The length in staying home can also depend on if students are a close contact to a person with a confirmed positive case of COVID-19, which means staying home for 14 days. Only if the close contact person tests positive do household members need to stay home.

"There is no get-out-of-jail-free card for COVID-19 when you've been exposed," said MDH director of infectious disease Kris Ehresmann on Sept. 14. "The incubation period is 14 days ... You have to stay out, even if you have a negative test, as disappointing and frustrating as that is."

Let’s say you do have a fever that’s not quite 100, is that something you would recommend parents keep children home 24 hours fever free or what would that borderline look like?

Yglesias recommends monitoring the fever throughout the day.

“They are saying that it has to be above 100.4 to be a COVID symptom but we still do go by our guidelines at school if the child has a fever of a 100 we do send them home but if someone’s at home and they’re running a little bit warmer than usual probably would be a good idea to stay home just to monitor and see if it did get higher throughout the day,” Yglesias said. “But I mean there … isn’t a rule saying they can’t come to school but it’d probably just be airing on caution, staying home is a good idea.”

W-DC Home Screening Tool by inforumdocs on Scribd

If a student experiences more or less common symptoms at school, will they be sent home and asked to quarantine?

Yes, the guidelines listed in question two apply to students at school or at home.

If a student receives a negative COVID-19 result or an alternative diagnosis by a doctor, when can students and household members return to school, activities?

As long as the student has not been exposed to a person with a confirmed positive case of COVID-19, students can return 24 hours after their symptoms have improved. Household members can return to activities immediately.

If students are in a stay home period, will they complete distance learning during this time?

Learning will continue as long as the student is well enough. If students are being tested for COVID-19 they will continue with homework until receiving their test results, which currently take about three to five days with Tri-County Health Care. Distance learning would be set up if the test result is positive.

“It depends on the teacher,” Yglesias said. “I put the parents in contact with the teacher and let them decide how they want to do it, if they want to do paper homework or distance learning but we definitely encourage the learning to continue while these kids are at home if they can.”
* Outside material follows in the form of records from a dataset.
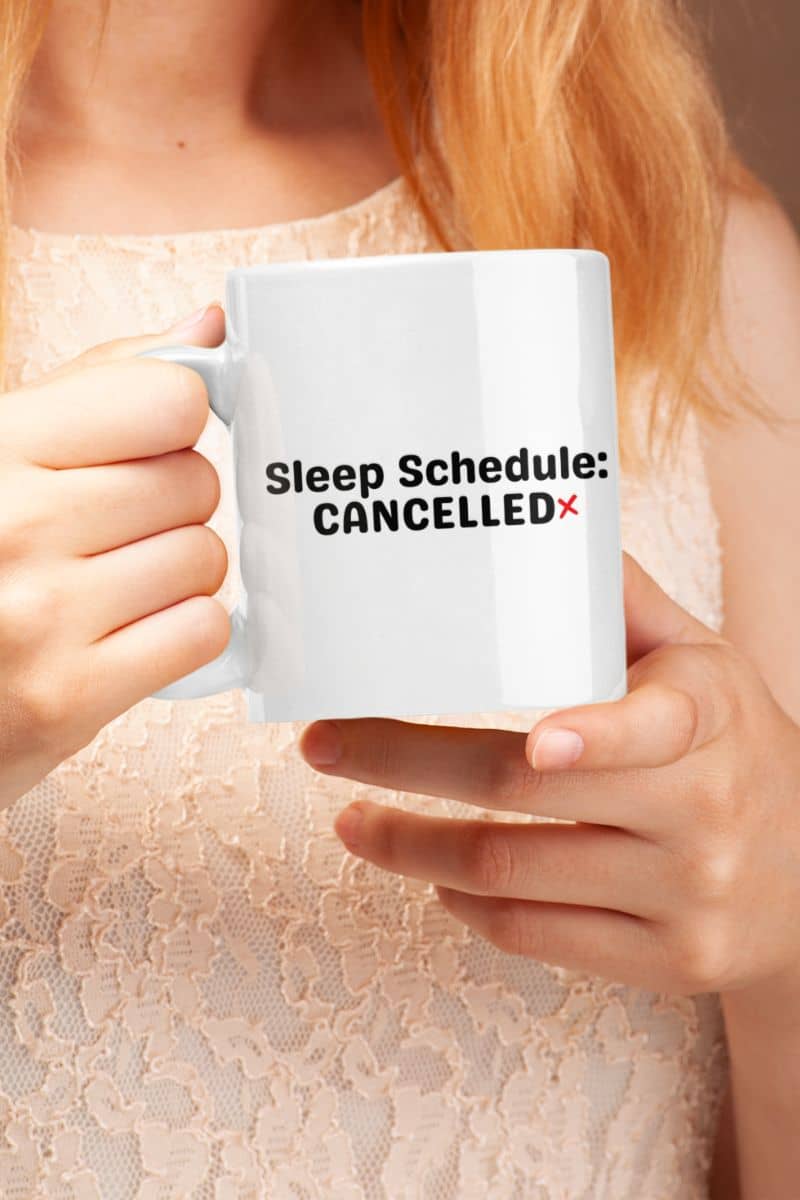 tired coffee mug with a person holding a white mug with 'Sleep Schedule: CANCELLED' text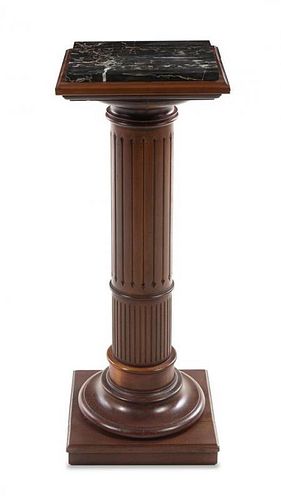 * A Mahogany and Marble Pedestal Height 35 5/8 inches.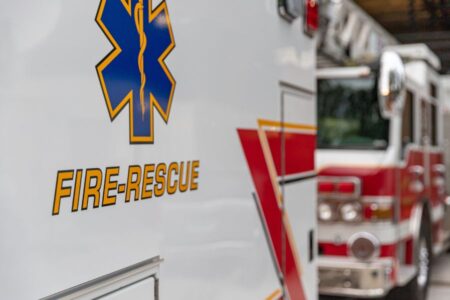 Close-up of a fire-rescue vehicle with another fire truck parked beside it, both featuring emergency markings and symbols.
As of Sept. 21 at WDC, there have been no positive COVID-19 cases in students or staff though both have been tested, according to Superintendent Lee Westrum. A positive case in the school is a rapidly changing factor. The school is watching the case rates daily and works with Wadena County Public Health, Sourcewell and MDH.

Do you have any recommendations on when parents should seek out testing for their children?

“I would say definitely if they have one of those more common symptoms, a fever, the new cough or the difficulty breathing or the new loss of taste or smell, I guess those are the red flags that I would get tested for,” Yglesias said.

You can check for available testing at mn.gov/covid19/for-minnesotans/if-sick/testing-locations/index.jsp.

RELATED: UPDATED: Area COVID-19 testing sites for symptomatic or asymptomatic now identified

Are there any other guide posts you can give to parents?

“Just a reminder that if you have one kid sick then everybody should stay home until they’ve been evaluated,” Yglesias said.